## Exercise input
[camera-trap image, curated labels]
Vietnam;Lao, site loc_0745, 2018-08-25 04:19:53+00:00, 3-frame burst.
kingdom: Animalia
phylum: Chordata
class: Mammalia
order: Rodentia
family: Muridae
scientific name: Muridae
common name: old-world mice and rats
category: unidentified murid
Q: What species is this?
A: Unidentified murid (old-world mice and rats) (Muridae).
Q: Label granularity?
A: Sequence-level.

--

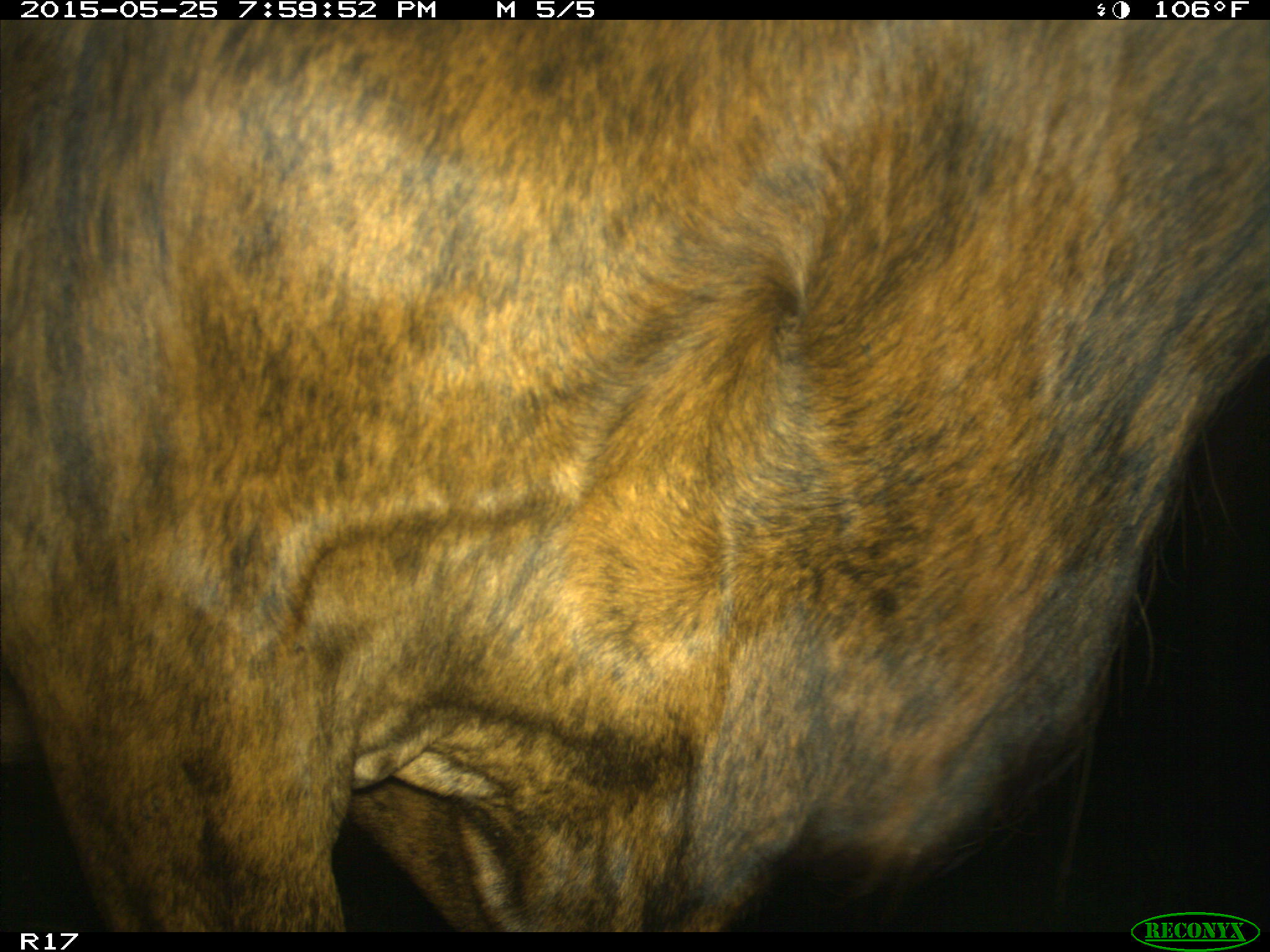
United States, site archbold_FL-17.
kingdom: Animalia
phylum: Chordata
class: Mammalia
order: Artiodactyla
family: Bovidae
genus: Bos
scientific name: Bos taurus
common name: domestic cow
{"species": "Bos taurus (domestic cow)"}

## Exercise instructions
I'd like the lines above from the one with "[camera-trap image, curated labels]" up to and including the one with "A: Sequence-level." copied exactly, with no other lines.

## Written reply
[camera-trap image, curated labels]
Vietnam;Lao, site loc_0745, 2018-08-25 04:19:53+00:00, 3-frame burst.
kingdom: Animalia
phylum: Chordata
class: Mammalia
order: Rodentia
family: Muridae
scientific name: Muridae
common name: old-world mice and rats
category: unidentified murid
Q: What species is this?
A: Unidentified murid (old-world mice and rats) (Muridae).
Q: Label granularity?
A: Sequence-level.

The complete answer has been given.